Stored data entries:
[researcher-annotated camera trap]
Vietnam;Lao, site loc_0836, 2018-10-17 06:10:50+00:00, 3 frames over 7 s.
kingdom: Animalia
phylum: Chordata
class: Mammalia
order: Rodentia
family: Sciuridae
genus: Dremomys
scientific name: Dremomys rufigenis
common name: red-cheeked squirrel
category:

• EXERCISE
Beginning with the line that holds "phylum: Chordata", please return every line through the end of the data, exactly as written.

• RESULT
phylum: Chordata
class: Mammalia
order: Rodentia
family: Sciuridae
genus: Dremomys
scientific name: Dremomys rufigenis
common name: red-cheeked squirrel
category:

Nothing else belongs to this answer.